- TEXT
Re: [PATCH v2] drm/xe: Drop all mappings for wedged device

public inbox for intel-xe@lists.freedesktop.org
 help / color / mirror / Atom feed

From: "Thomas Hellström" <thomas.hellstrom@linux.intel.com>
To: Matthew Auld <matthew.auld@intel.com>,
	Matthew Brost <matthew.brost@intel.com>,
	Raag Jadav <raag.jadav@intel.com>
Cc: intel-xe@lists.freedesktop.org, himal.prasad.ghimiray@intel.com,
	 matthew.d.roper@intel.com
Subject: Re: [PATCH v2] drm/xe: Drop all mappings for wedged device
Date: Mon, 30 Mar 2026 09:45:22 +0200	[thread overview]
Message-ID: <52e4f2e61ab7df9b46c1c16ac4dfde929732629a.camel@linux.intel.com> (raw)
In-Reply-To: <156d287e-117f-4575-a90c-3aaa233ed670@intel.com>

On Fri, 2026-03-27 at 15:03 +0000, Matthew Auld wrote:
> On 27/03/2026 10:41, Thomas Hellström wrote:
> > On Fri, 2026-03-27 at 10:18 +0000, Matthew Auld wrote:
> > > On 26/03/2026 21:19, Matthew Brost wrote:
> > > > On Thu, Mar 26, 2026 at 06:58:16PM +0530, Raag Jadav wrote:
> > > > > As per uapi documentation[1], the prerequisite for wedged
> > > > > device
> > > > > is to
> > > > > drop all memory mappings. Follow it.
> > > > > 
> > > > > [1] Documentation/gpu/drm-uapi.rst
> > > > > 
> > > > > v2: Also drop CPU mappings (Matthew Auld)
> > > > > 
> > > > > Fixes: 7bc00751f877 ("drm/xe: Use device wedged event")

- WHAT YOU WILL DO
1 > Answer these about the patch thread:
(a) Who is named in the "From:" line?
(b) What change does the v2 note list?
(c) Which document does reference [1] point to?
2 > Reproduce the patch thread word for word between "On Fri, 2026-03-27 at 15:03" and "mappings (Matthew Auld)", inclusive.
Work only from the patch thread above.

- GIVEN DATA
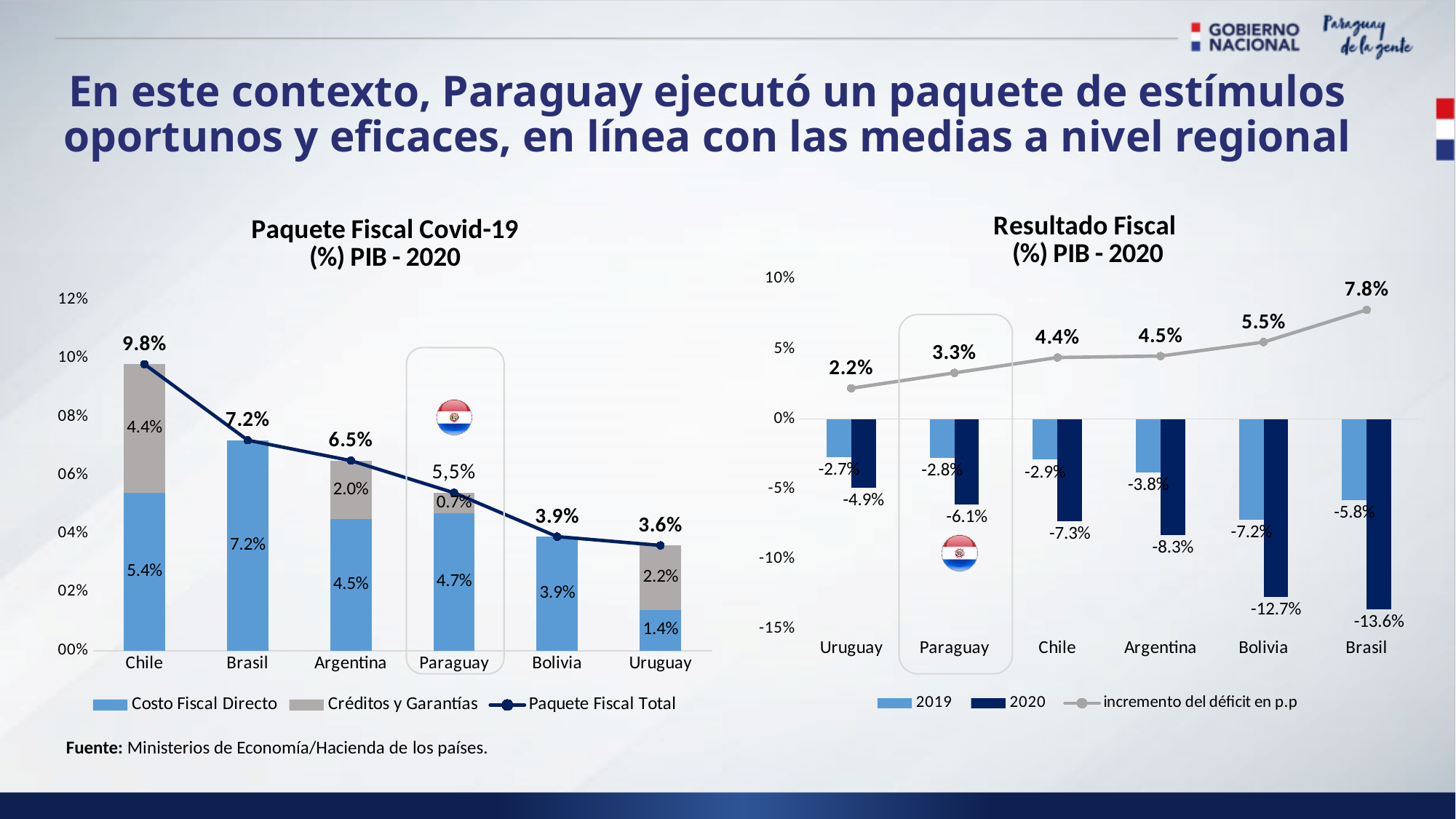
In the 'Paquete Fiscal Covid-19 (%) PIB - 2020' chart, what is the Costo Fiscal Directo value for Argentina? 4.5% In the 'Paquete Fiscal Covid-19 (%) PIB - 2020' chart, which country has the lowest Paquete Fiscal Total? Uruguay In the 'Resultado Fiscal (%) PIB - 2020' chart, which country has the lowest 2020 value? Brasil In the 'Paquete Fiscal Covid-19 (%) PIB - 2020' chart, what is the Paquete Fiscal Total value for Chile? 9.8% In the 'Resultado Fiscal (%) PIB - 2020' chart, which is larger, the 2019 value for Uruguay or the 2019 value for Bolivia? Uruguay In the 'Paquete Fiscal Covid-19 (%) PIB - 2020' chart, what is the Créditos y Garantías value for Uruguay? 2.2% In the 'Paquete Fiscal Covid-19 (%) PIB - 2020' chart, what is the difference between the Paquete Fiscal Total of Chile and Brasil? 2.6% In the 'Paquete Fiscal Covid-19 (%) PIB - 2020' chart, how many series does the legend list? 3 In the 'Resultado Fiscal (%) PIB - 2020' chart, how many countries are shown on the x axis? 6 In the 'Resultado Fiscal (%) PIB - 2020' chart, what is the 'incremento del déficit en p.p' value for Brasil? 7.8% In the 'Resultado Fiscal (%) PIB - 2020' chart, what is the 2020 value for Paraguay? -6.1% In the 'Paquete Fiscal Covid-19 (%) PIB - 2020' chart, does the Paquete Fiscal Total line rise or fall from Chile to Uruguay? Fall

- SOLUTIONS
1 >
(a) Thomas Hellström
(b) Also drop CPU mappings (Matthew Auld)
(c) Documentation/gpu/drm-uapi.rst

2 >
On Fri, 2026-03-27 at 15:03 +0000, Matthew Auld wrote:
> On 27/03/2026 10:41, Thomas Hellström wrote:
> > On Fri, 2026-03-27 at 10:18 +0000, Matthew Auld wrote:
> > > On 26/03/2026 21:19, Matthew Brost wrote:
> > > > On Thu, Mar 26, 2026 at 06:58:16PM +0530, Raag Jadav wrote:
> > > > > As per uapi documentation[1], the prerequisite for wedged
> > > > > device
> > > > > is to
> > > > > drop all memory mappings. Follow it.
> > > > > 
> > > > > [1] Documentation/gpu/drm-uapi.rst
> > > > > 
> > > > > v2: Also drop CPU mappings (Matthew Auld)